[QUOTED PASSAGE Boundary: Start]
The fox on the man's head. |
Perhaps these are excuses rather than reasons. In any event, I have spent most of my career doing work that was good enough. It was good enough for my clients and good enough to give me a career doing animation in TV commercials, video games, and now for the internet. I have done work where there was no time for pencil tests or for doing anything over, and it has been good enough. And--don't get me wrong!--much of it has turned out very well.
And yet, I have done some animation I cannot bear to watch anymore and which you will never see on my demo reel. (I think most serious creative people have work that they personally do not like to look at, even though others may admire that work.)
Also, in television commercials and other short work that I have done, there has never been time to develop character or to have very much character interaction. There was seldom more than one character on screen at a time. Therefore I never professionally had a chance to develop my character animation skills to their highest level.
When I began work on my current personal film The Crossing, my attitude at first was as usual: to make it "good enough." So I have completed the pencil animation on a good portion of it at that level. At some point, though, I asked myself why I was doing that. Why was I only making it good enough, when I now had the time to make it as good as it could possibly be? I decided I wanted it to be excellent, even if that meant doing some work over again.
Thus, we have the basis for this blog: a series of examples of "good enough" animation being improved; being made as good as I can make it. I hope you will stay with me and perhaps benefit from the process of re-thinking all of these little scenes along with me.
[QUOTED PASSAGE Boundary: End]
## WORK REQUEST A
Reproduce verbatim the part of the animation blog post starting with "The fox on the" and going on through "out very well.".
## WORK REQUEST B
According to the animation blog post, what is the title of the author's current personal film?
## WORK REQUEST C
List the fields in which, according to the animation blog post, the author has had a career doing animation.
The records have nothing to do with this exercise.
[ENTRIES SUPPLIED Boundary: Start]
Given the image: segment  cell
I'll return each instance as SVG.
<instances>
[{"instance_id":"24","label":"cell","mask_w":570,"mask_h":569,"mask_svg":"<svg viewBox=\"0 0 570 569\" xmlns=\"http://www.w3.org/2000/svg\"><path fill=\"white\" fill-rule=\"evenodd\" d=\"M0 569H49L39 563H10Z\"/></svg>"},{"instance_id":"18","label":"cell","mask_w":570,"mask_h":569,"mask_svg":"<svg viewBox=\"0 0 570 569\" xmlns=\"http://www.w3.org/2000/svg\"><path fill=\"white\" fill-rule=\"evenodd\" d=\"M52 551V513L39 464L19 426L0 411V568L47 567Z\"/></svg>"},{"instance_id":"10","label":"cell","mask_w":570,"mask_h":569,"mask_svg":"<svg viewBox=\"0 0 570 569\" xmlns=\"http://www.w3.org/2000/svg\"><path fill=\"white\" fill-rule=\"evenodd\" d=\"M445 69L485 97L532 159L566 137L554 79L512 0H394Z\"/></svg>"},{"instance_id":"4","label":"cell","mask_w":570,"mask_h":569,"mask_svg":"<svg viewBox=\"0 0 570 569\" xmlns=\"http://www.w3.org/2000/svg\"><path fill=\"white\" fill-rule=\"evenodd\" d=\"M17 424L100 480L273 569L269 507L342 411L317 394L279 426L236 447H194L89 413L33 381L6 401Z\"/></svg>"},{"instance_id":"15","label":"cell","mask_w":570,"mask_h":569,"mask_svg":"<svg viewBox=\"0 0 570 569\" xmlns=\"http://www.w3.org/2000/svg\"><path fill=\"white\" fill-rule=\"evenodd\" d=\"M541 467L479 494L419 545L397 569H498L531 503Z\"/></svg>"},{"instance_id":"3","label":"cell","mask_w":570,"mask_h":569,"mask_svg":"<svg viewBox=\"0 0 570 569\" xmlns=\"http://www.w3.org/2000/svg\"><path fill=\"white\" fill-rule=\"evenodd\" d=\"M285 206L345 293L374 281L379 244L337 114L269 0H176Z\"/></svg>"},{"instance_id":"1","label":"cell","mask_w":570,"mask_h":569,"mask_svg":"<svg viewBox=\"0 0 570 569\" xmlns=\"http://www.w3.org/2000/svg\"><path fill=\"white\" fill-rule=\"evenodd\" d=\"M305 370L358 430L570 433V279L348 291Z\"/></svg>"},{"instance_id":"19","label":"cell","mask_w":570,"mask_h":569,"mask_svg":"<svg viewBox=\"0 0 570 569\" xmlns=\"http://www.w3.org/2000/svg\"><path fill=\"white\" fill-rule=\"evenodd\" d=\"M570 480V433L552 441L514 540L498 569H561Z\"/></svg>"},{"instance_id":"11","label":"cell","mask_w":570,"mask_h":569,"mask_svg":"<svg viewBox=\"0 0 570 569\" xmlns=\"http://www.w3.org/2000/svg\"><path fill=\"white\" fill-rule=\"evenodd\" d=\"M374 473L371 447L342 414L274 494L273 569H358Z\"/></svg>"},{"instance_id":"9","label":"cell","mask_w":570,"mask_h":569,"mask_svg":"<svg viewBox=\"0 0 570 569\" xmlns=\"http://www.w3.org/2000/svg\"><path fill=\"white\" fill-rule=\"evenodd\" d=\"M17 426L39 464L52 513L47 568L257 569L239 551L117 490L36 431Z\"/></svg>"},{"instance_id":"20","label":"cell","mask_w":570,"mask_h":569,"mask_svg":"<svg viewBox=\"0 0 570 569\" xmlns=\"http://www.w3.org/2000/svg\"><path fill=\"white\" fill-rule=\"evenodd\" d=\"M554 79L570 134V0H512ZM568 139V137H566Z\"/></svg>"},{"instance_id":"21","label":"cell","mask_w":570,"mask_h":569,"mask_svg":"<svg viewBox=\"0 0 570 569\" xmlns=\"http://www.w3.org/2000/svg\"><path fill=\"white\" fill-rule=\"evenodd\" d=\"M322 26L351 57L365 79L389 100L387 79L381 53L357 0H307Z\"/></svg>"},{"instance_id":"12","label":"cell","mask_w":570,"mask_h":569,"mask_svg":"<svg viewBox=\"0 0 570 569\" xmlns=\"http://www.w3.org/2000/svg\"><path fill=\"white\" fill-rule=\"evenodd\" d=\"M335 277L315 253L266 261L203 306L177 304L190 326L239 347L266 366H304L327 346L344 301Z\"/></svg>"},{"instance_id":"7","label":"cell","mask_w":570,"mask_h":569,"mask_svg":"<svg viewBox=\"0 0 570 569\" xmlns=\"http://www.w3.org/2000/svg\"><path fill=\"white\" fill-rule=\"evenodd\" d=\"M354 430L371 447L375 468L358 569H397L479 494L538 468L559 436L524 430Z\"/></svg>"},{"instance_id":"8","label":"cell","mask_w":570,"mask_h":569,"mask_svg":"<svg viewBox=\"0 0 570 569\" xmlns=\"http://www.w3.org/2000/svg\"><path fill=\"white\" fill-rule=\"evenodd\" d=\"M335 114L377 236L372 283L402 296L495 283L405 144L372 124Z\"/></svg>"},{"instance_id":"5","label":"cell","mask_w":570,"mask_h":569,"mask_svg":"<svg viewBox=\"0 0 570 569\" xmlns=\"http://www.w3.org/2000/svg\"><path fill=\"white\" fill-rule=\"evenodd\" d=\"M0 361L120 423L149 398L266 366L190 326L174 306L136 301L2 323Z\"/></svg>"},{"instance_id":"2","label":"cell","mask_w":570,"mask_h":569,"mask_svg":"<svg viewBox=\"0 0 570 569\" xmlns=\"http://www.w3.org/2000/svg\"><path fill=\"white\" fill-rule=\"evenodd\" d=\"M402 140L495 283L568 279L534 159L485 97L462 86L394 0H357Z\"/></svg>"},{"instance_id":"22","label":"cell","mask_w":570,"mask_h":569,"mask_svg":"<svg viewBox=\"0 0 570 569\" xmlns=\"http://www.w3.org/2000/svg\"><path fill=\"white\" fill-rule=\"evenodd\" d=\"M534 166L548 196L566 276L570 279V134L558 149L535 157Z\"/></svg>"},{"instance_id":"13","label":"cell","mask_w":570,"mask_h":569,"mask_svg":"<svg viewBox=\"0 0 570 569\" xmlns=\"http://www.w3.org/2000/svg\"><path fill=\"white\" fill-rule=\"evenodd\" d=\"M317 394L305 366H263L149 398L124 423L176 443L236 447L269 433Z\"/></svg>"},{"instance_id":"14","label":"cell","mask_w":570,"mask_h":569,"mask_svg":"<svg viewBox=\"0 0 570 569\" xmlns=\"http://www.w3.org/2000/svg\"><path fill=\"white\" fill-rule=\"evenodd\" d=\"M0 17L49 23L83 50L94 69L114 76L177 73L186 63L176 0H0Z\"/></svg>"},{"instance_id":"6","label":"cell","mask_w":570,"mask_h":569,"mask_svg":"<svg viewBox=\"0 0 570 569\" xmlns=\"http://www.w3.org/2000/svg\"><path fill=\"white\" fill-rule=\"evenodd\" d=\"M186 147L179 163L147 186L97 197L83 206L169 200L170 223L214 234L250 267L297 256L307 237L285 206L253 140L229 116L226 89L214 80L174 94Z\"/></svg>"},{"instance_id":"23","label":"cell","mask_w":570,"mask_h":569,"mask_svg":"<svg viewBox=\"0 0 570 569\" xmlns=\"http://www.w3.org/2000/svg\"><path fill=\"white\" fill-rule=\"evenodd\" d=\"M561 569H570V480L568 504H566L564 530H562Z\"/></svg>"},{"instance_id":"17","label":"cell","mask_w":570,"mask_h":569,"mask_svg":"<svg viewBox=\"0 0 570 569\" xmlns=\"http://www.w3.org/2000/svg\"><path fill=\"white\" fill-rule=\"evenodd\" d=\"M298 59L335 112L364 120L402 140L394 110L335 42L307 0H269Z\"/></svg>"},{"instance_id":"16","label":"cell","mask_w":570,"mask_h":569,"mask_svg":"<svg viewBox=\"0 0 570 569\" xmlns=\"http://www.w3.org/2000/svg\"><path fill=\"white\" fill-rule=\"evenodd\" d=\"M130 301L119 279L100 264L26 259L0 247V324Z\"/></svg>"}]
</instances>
[ENTRIES SUPPLIED Boundary: End]
## ANSWER BOX A
The fox on the man's head. |
Perhaps these are excuses rather than reasons. In any event, I have spent most of my career doing work that was good enough. It was good enough for my clients and good enough to give me a career doing animation in TV commercials, video games, and now for the internet. I have done work where there was no time for pencil tests or for doing anything over, and it has been good enough. And--don't get me wrong!--much of it has turned out very well.

## ANSWER BOX B
The Crossing

## ANSWER BOX C
TV commercials, video games, the internet